Le testament
La révocation et la caducité des testaments (6/7)
Le législateur, la doctrine et la jurisprudence ont déterminé plusieurs causes pouvant mener à la révocation ou à la caducité du testament ou d'un legs.
L'effet de cette révocation ou caducité est que le testament ou le legs en question, ne peut ni sortir ses effets, ni être exécuté. 52
La révocation
La révocation consiste à l'anéantissement d'un legs ou du testament. Cette révocation se fait par la volonté du testateur.
Le principe général est que les testaments et les legs peuvent être révoqués. Cela étant, pour un souci de sécurité, le législateur a mis en place des réglementations encadrant cette révocation.
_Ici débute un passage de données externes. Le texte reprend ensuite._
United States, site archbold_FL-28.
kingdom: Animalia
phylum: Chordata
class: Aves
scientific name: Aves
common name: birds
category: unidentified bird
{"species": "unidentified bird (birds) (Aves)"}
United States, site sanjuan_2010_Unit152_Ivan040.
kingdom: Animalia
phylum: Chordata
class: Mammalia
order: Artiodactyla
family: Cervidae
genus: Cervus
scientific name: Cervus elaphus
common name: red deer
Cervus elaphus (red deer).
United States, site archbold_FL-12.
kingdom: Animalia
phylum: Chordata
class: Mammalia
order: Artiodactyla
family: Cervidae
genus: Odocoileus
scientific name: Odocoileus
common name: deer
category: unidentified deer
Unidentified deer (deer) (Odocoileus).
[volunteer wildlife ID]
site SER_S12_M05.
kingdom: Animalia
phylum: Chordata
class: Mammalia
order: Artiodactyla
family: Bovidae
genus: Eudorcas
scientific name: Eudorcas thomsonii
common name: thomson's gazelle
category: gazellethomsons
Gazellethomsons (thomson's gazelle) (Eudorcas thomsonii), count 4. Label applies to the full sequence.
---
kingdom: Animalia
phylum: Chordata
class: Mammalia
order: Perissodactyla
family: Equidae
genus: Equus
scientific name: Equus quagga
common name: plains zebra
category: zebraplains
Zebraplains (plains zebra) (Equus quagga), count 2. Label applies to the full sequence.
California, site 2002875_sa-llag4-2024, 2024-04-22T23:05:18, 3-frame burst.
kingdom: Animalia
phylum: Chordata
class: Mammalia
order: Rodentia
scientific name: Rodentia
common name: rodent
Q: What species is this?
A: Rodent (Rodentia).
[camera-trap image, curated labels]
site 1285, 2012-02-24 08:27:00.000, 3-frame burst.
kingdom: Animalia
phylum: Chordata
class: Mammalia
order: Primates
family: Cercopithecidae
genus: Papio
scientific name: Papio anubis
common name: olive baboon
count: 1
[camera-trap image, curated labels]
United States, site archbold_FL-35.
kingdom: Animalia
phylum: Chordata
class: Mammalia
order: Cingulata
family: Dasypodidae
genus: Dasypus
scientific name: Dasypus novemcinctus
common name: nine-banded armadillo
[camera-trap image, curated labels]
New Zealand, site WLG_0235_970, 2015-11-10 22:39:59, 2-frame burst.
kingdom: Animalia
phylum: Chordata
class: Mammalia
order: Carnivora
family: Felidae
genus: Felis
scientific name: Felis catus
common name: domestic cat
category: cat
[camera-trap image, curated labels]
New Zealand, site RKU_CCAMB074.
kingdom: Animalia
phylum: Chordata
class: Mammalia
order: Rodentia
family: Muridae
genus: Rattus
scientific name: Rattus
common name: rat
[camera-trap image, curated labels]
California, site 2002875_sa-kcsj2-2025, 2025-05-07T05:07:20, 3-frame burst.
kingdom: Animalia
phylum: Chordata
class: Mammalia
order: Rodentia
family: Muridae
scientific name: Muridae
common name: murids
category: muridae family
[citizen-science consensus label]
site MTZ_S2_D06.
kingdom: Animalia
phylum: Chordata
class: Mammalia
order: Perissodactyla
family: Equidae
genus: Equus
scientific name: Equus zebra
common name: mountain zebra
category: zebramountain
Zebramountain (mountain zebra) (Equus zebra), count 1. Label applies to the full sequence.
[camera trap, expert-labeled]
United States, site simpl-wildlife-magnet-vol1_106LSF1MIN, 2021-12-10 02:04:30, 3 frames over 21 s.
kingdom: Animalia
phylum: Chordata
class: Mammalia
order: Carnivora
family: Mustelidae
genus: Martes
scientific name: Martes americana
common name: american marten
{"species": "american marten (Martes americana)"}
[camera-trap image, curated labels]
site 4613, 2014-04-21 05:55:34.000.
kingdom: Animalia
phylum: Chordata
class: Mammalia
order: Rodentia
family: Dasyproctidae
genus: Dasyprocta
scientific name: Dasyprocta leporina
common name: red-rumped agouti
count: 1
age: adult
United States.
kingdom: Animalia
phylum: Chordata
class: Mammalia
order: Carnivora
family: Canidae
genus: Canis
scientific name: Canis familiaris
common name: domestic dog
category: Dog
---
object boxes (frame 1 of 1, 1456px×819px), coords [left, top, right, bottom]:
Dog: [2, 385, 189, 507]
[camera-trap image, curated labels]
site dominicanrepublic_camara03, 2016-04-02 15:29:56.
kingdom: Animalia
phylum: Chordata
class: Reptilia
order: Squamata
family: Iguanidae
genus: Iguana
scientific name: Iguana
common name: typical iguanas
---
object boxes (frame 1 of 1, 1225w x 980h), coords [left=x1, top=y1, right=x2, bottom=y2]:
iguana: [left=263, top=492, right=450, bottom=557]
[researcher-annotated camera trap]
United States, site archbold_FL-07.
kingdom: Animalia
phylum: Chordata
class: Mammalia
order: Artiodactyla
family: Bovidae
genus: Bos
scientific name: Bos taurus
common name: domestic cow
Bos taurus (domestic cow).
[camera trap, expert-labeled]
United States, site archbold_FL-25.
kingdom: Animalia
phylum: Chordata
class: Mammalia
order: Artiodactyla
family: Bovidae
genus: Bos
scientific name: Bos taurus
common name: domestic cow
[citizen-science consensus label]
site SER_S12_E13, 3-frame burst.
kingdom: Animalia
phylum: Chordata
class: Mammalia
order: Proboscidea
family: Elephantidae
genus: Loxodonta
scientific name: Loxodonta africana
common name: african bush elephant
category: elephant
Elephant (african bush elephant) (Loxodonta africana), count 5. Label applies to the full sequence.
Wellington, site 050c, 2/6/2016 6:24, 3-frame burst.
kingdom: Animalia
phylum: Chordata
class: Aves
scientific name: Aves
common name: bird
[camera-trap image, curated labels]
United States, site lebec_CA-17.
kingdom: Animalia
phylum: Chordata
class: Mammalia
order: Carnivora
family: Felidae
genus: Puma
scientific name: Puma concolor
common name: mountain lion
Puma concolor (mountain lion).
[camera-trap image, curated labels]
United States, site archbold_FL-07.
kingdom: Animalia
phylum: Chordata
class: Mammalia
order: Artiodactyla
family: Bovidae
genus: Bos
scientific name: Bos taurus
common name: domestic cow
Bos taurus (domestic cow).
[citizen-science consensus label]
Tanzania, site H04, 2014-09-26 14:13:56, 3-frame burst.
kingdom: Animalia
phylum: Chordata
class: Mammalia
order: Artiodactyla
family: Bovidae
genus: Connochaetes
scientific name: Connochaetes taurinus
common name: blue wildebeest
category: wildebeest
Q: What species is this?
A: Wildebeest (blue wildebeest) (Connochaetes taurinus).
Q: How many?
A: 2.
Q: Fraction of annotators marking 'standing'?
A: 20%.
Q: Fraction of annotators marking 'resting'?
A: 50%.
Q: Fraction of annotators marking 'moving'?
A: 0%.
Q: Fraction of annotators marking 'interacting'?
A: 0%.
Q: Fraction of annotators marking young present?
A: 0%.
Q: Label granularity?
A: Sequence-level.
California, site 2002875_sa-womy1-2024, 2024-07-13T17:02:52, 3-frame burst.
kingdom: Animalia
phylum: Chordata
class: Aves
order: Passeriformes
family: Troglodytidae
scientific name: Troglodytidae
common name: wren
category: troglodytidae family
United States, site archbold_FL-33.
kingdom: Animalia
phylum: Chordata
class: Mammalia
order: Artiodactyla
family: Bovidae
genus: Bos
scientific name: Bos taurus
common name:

Ainsi, les testaments peuvent être révoqués, en tout ou en partie, que par un testament postérieur, ou par un acte devant notaires, portant déclaration du changement de volonté. 53
Cela étant, il est également possible que le testament soit révoqué de manière tacite. 54 Le Code civil a prévu deux possibilités de révocation tacite et la pratique en a prévu une troisième. 55
Premièrement, les testaments postérieurs qui ne révoqueront pas d'une manière expresse les précédents testaments, annuleront, dans ceux-ci, de manière tacite les dispositions contenues qui se trouveront incompatibles avec les nouvelles, ou qui seront contraires. 56
En outre, la révocation tacite faite dans un testament postérieur aura tout son effet, quoique ce nouvel acte reste sans exécution par l'incapacité de l'héritier institué ou du légataire, ou par leur refus de recueillir. 57
La seconde manière de révoquer tacitement le testament est le fait que le testateur aliène la chose léguée. En effet, toute aliénation, celle même par vente avec faculté de rachat ou par échange, que fera le testateur de tout ou de partie de la chose léguée, emportera la révocation du legs pour tout ce qui a été aliéné, encore que l'aliénation postérieure soit nulle, et que l'objet soit rentré dans la main du testateur. 58
La pratique a également ajouté un type de révocation tacite du testament, il s'agit de la destruction de celui-ci. 59 La doctrine et la jurisprudence admettent que le fait pour le testateur de détruire son testament équivaut à une révocation de ce dernier. 60
Par ailleurs, il est utile de préciser qu'au décès du testateur, certaines personnes peuvent demander la révocation en justice du testament ou de certaines clauses reprises dans celui-ci. Les causes permettant la révocation judiciaire d'un legs sont, notamment, l'inexécution des charges imposées par le testateur et l'ingratitude du légataire.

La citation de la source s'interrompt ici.